Bug 7881 - sa-learn queries uribl for already known messages
Summary: sa-learn queries uribl for already known messages
Status: RESOLVED FIXED
Alias: None
Product: Spamassassin
Classification: Unclassified
Component: Learner (show other bugs)
Version: 3.4.4
Hardware: PC Linux
: P2 normal
Target Milestone: Undefined
Assignee: SpamAssassin Developer Mailing List
URL:
Whiteboard:
Keywords:
Depends on:
Blocks:
 
Reported: 2021-01-20 14:04 UTC by Alexander Kauer
Modified: 2021-11-10 01:00 UTC (History)
3 users (show)



Attachment Type Modified Status Actions Submitter/CLA Status

Note You need to log in before you can comment on or make changes to this bug.
Description Alexander Kauer 2021-01-20 14:04:38 UTC
When running sa-learn on already known messages uribl queries for urls in them are made. This can result in getting blacklisted by uribl (URIBL_BLOCKED) due to too many requests in a short time if one has a lot messages. A caching name server doesn't help, as a lot of different urls can be contained in the messages.

How to reproduce:

1. Start tcpdump to obtain all queries made:

        tcpdump -i lo udp and port 53 | grep uribl

   If you don't use a local dns server you might need to adjust "lo" to your network device.

2. Run sa-learn, e.g.

        /usr/bin/sa-learn --ham /home/USER/Maildir/cur/

3. You can see in the output of tcpdump a lot domains like example.org.multi.uribl.com. .

4. Repeat running sa-learn.

5. You see the dns queries, again.

My bayes_seen file seems to get updated, at least the file's timestamp changes. Running sa-learn with -L gets rid of the queries and tcpdump's output (also related: bug 5837 ). The issue isn't general queries of sa-learn though, but that they are done for already known messages.
Comment 1 Henrik Krohns 2021-04-08 07:05:50 UTC
I can't reproduce this with 3.4.4 or newer versions.

What does sa-learn display if you add -D (debug) option? Are there dns: or async: lines that clearly show launching queries?
Comment 2 Henrik Krohns 2021-04-15 05:07:01 UTC
Please try latest version. Make sure the queries don't come from elsewhere on the server.
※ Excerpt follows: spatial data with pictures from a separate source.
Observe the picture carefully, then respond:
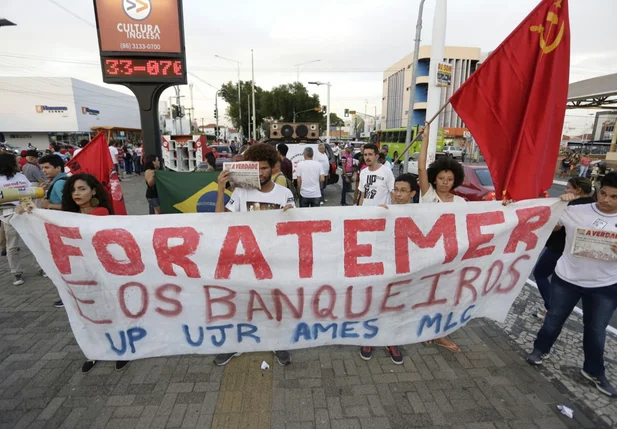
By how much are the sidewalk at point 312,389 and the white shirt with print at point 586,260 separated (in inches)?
33.9

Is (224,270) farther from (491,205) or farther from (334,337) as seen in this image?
(491,205)

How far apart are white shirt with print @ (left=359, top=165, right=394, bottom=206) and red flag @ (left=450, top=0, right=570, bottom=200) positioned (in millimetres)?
1735

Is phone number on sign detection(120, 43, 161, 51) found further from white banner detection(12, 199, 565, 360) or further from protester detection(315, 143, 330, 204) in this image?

If you still have the problem, feel free to reopen.
Comment 3 Henrik Krohns 2021-04-15 12:53:21 UTC
Well it seems using TxRep with 3.4 launches DNS queries for some reason..
Comment 4 Greg Troxel 2021-04-15 16:29:19 UTC
I have seen this to, when running sa-learn with TXREP enabled, without -L, on 3.4.5.

The basic problem (summarizingly unreasonably) seems to be that sa-learn is an interface to the learn method of any plugin that has one, and that while the man page makes claims about network access, they aren't true.   Also, there may be an expectation from the man page that learning is a quick process of scanning tokens (as it is for bayes) but for TXREP it seems to involve scoring the message.

I suggest two changes:

Fix sa-learn(1) to say that it's an interface to learning methods, and that the behavior is controlled by the plugin.  Remove the notion that -L is not needed, and instead say that -L is strongly recommended for bulk learning.   Add a command to show the currrent learn methods that would be invoked.

Change txrep to not rescore on learning, and instead just use the configure ham/spam scores.   Once the user has declared ham/spam the score is not really of interest.
Comment 5 Henrik Krohns 2021-04-18 14:47:21 UTC
Some plugins in 3.4 launched queries at parsed_metadata. Which apparenly wasn't called without TxRep, which explicitly calls extract_message_metadata() because it needs relay data..

Committed some fixes for 3.4, but I doubt 3.4.7 release will be seen, all work is for 4.0 now.

Sending        spamassassin-3.4/lib/Mail/SpamAssassin/Plugin/ASN.pm
Sending        spamassassin-3.4/lib/Mail/SpamAssassin/Plugin/AskDNS.pm
Sending        spamassassin-3.4/lib/Mail/SpamAssassin/Plugin/URIDNSBL.pm
Sending        spamassassin-3.4/lib/Mail/SpamAssassin.pm
Transmitting file data ....done
Committing transaction...
Committed revision 1888903.
Comment 6 Greg Troxel 2021-04-18 14:50:34 UTC
Are you saying this is fixed in 4, or wasn't a bug there, or ?
Comment 7 Henrik Krohns 2021-04-18 14:54:00 UTC
(In reply to Greg Troxel from comment #6)
> Are you saying this is fixed in 4, or wasn't a bug there, or ?

Plugins in 4 work differently so no issue there.